Faut-il élargir la corruption à la subornation de témoins ?


Le processus électoral en République Démocratique du Congo continue de susciter des débats. Si hier se posait la question de la révisabilité des dispositions constitutionnelles intangibles (pour un éclairage sur la question, voir Thèse de doctorat en droit en préparation de Guelord Luema Lusavuvu), aujourd’hui le droit électoral convoque le droit pénal. Il amène en effet à s’interroger sur l’éligibilité d’un candidat condamné définitivement pour subornation de témoins. Cette question est née de l’article 10 de la loi électorale du 24 décembre 2017 qui déclare inéligible toute personne condamnée définitivement notamment pour corruption. Forte de cette disposition de la loi électorale, une certaine opinion tend à assimiler la subornation de témoins à la corruption, et à déclarer ainsi inéligible tout sujet condamné définitivement pour subornation de témoins.
Notre propos se veut une contribution à la controverse engendrée par une interprétation inexacte, à notre sens, des dispositions du droit pénal commun et électoral. Il reviendrait de la sorte à chacun de nos lecteurs de prendre position en fonction des arguments de forme et de fond que nous avançons infra pour réfuter l’élargissement de l’infraction de corruption à la subornation de témoins, et soutenir ainsi qu’une condamnation définitive pour subornation de témoins n’affecte pas le droit d’éligibilité. 
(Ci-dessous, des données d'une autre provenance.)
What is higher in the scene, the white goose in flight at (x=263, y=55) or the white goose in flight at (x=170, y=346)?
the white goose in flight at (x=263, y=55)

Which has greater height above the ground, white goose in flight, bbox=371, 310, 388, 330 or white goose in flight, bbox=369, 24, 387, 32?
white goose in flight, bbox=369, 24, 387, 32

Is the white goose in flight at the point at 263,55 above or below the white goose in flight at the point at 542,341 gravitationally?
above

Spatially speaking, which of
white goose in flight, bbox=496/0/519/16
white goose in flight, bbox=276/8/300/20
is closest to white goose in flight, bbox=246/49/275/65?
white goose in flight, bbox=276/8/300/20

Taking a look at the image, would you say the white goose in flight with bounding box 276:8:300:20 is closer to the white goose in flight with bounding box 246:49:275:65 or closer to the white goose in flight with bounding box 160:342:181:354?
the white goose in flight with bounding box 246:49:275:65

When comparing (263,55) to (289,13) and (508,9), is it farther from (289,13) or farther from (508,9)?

Sur le plan formel, la subornation de témoins en droit congolais n’est pas assimilable à la corruption. En effet, les deux incriminations figurent au sein de titres différents. La subornation de témoins prend place dans le titre III du code pénal consacré aux infractions contre la foi publique, tandis que la corruption figure dans le titre IV dédié aux infractions contre l’ordre public. Au sein du titre III du code pénal congolais, précisément à l’article 129, la subornation de témoins n’est pas définie. Elle est incriminée par assimilation au faux témoignage ou au faux serment. 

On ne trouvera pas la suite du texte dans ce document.